York Int’l Corp. v. Liberty Mut. Ins. Co., No. 1:10-CV-0692 (M.D. Pa. Oct. 13, 2015)
This decision involves a dispute over whether Pennsylvania or New York law would apply to an insurer’s duty to defend and indemnify an insured for asbestos-related claims. Due to the passage of more than 50 years between the period covered by the relevant policies and the initiation of the lawsuit, no party with firsthand knowledge of the negotiation and consummation of the policies could be identified, and complete copies of the policies could not be located. The policies’ declarations pages listed an address for the insured in New York. However, the insured representative resided in Pennsylvania at all relevant times. The insurer submitted an affidavit of a consultant and former longtime employee, testifying as to the role of the person listed as the insured’s representative on the declarations pages in negotiating and acquiring the policies. The insured moved to strike portions of the affidavit; in granting the motion, the court held that Pennsylvania law applied.

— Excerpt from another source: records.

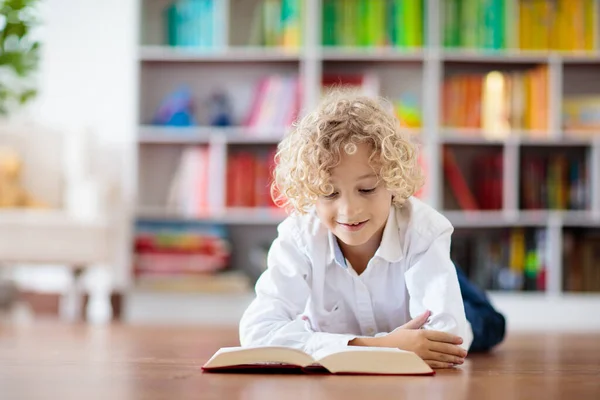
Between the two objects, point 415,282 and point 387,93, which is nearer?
point 415,282

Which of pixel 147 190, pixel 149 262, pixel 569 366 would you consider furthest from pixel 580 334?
pixel 147 190

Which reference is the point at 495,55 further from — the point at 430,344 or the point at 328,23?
the point at 430,344

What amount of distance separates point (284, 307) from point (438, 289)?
0.29 metres

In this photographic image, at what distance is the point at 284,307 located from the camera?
175 centimetres

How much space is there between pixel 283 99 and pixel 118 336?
5.93 ft

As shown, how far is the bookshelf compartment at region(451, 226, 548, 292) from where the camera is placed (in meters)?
4.16

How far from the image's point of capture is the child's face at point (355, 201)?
1627mm

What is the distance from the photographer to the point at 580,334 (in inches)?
122

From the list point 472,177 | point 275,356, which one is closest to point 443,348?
point 275,356

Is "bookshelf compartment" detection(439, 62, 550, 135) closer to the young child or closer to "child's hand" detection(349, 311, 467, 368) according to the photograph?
the young child

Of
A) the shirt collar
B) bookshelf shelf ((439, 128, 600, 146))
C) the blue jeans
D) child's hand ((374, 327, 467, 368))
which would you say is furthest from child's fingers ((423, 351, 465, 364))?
bookshelf shelf ((439, 128, 600, 146))

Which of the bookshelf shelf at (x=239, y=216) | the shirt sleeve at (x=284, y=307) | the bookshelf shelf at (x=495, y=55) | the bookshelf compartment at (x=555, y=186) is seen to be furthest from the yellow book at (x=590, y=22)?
the shirt sleeve at (x=284, y=307)

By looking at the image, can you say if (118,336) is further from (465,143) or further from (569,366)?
(465,143)

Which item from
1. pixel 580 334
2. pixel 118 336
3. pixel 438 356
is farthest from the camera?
pixel 580 334
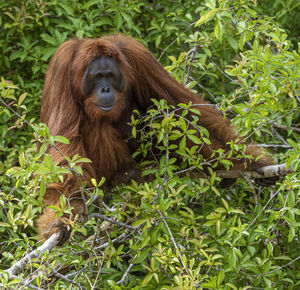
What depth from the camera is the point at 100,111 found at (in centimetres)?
458

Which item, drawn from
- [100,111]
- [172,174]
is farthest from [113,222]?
[100,111]

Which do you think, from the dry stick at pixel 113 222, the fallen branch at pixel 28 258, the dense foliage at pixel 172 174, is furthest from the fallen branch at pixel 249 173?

In a motion for reconsideration, the insurer argued that the court’s decision to strike three paragraphs of the affidavit was contrary to Federal Rule of Evidence 406, which deals with evidence of the routine practice of an organization.
The court admitted one paragraph, which established that the insurer would have sent the policy to the New York address on the declarations pages. However, the court did not alter its holding regarding choice of law. The court reasoned that the representative listed on the declarations pages would have forwarded the policy to Pennsylvania for execution. Under Pennsylvania law, “[i]t is unclear whether . . . a contract sent from an insurer to an insured’s broker, which forwards the contract to the insured, is considered delivered at the place of the broker or the insured.” Based on the uncertainty and the lack of any credible evidence as to whether the person listed on the declarations page was acting as the plaintiff’s broker, the court relied on Pennsylvania default rule that “delivery is presumed at the insured’s residence.”
The court upheld its previous ruling striking from the affidavit two other paragraphs that dealt with the affiant’s conclusions regarding what the insured’s designee would have done with the policies, assuming he was an insurance broker. The court reasoned that there was no independent basis for the conclusion that the insured’s representative was an insurance broker and that the affiant did not have personal knowledge of whether or not he was. Moreover, because the insurer did not have a standard practice of working with insurance brokers, there wasn’t sufficient evidence to establish the insurer’s habitual manner of working with insurance brokers. As a result, the portions of the affidavit could not be admitted.